Implementation:LMCache LMCache Offload Server Interface
| Knowledge Sources | |
|---|---|
| Domains | KV Cache, Offloading |
| Last Updated | 2026-02-09 00:00 GMT |
Overview
OffloadServerInterface is an abstract base class defining the contract for KV cache offload server implementations.
Description
This interface establishes two abstract methods that all offload server implementations must provide: offload for triggering cache data offload given a set of hashes, slot mappings, and offsets, and close for resource cleanup. The interface is intentionally minimal to allow different transport backends (such as ZMQ or shared memory) to implement the offload logic in their own way. Offloading moves KV cache data from GPU to a secondary storage tier managed by the LMCache engine.
Usage
Use this interface as the base class when implementing a new offload server transport.
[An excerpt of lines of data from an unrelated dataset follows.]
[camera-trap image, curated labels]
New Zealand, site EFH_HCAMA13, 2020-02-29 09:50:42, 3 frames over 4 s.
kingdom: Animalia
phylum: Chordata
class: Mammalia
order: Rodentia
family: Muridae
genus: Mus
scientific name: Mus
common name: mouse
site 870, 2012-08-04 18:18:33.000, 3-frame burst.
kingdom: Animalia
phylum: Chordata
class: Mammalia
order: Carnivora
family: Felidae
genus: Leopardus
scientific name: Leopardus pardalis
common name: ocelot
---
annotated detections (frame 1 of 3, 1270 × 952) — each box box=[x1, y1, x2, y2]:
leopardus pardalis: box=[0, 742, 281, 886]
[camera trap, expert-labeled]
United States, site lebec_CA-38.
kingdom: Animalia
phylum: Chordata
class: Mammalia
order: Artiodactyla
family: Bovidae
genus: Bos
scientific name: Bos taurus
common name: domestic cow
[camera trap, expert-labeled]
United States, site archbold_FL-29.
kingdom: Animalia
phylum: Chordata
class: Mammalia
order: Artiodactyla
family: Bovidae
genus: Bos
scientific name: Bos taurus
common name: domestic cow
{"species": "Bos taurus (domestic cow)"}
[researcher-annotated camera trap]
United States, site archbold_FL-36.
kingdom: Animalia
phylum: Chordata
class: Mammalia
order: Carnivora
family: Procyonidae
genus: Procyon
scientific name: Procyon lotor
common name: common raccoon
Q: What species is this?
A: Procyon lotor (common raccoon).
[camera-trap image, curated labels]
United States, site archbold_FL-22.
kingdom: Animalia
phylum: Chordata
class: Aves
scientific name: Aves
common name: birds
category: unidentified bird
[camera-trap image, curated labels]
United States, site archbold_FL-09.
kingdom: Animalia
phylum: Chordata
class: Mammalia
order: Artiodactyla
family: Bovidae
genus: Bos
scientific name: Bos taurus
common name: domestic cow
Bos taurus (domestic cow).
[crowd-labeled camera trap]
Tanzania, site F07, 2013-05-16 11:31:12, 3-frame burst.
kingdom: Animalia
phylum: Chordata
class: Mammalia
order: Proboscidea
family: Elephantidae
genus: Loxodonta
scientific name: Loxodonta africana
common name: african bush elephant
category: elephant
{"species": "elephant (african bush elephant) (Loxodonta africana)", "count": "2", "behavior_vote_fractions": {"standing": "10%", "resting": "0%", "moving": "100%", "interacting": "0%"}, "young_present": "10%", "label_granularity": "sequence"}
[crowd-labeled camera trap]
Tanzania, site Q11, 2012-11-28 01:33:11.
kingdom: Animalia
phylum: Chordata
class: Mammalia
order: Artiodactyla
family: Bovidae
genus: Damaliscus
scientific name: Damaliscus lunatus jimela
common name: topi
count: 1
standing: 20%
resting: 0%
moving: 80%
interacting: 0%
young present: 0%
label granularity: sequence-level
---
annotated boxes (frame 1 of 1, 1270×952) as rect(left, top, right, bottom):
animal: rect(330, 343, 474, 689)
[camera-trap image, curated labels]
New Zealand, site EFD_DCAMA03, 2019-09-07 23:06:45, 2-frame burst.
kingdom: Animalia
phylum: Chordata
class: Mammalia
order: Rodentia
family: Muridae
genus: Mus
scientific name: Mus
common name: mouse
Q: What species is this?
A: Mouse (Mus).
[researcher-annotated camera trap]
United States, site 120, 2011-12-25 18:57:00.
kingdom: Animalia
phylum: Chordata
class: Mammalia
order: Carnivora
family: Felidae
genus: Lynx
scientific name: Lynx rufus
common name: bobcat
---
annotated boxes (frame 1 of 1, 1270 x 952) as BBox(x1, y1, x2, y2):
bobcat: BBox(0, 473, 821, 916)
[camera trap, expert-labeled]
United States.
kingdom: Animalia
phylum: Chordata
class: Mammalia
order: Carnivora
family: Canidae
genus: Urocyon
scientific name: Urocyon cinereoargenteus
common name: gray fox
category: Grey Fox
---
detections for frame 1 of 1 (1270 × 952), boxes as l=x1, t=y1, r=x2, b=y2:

Consumers should program against this interface to remain decoupled from specific transport implementations.
Code Reference
Source Location
- Repository: LMCache
- File: lmcache/v1/offload_server/abstract_server.py
- Lines: 1-37
Signature
class OffloadServerInterface(metaclass=abc.ABCMeta):
@abc.abstractmethod
def offload(
self,
hashes: List[int],
slot_mapping: List[int],
offsets: List[int],
) -> bool: ...
@abc.abstractmethod
def close(self) -> None: ...
Import
from lmcache.v1.offload_server.abstract_server import OffloadServerInterface
I/O Contract
Inputs
| Name | Type | Required | Description |
|---|---|---|---|
| hashes | List[int] | Yes | The chunk hashes identifying the data to offload |
| slot_mapping | List[int] | Yes | The slot IDs of the data in GPU memory to offload |
| offsets | List[int] | Yes | Number of tokens in each block being offloaded |
Outputs
| Name | Type | Description |
|---|---|---|
| offload result | bool | Whether the offload operation was successful |
Usage Examples
from lmcache.v1.offload_server.abstract_server import OffloadServerInterface
# Implement a custom offload server
class MyOffloadServer(OffloadServerInterface):
def offload(self, hashes, slot_mapping, offsets) -> bool:
# Custom offload logic
return True
def close(self) -> None:
# Clean up resources
pass
server = MyOffloadServer()
success = server.offload(hashes=[123, 456], slot_mapping=[0, 1], offsets=[256, 256])
server.close()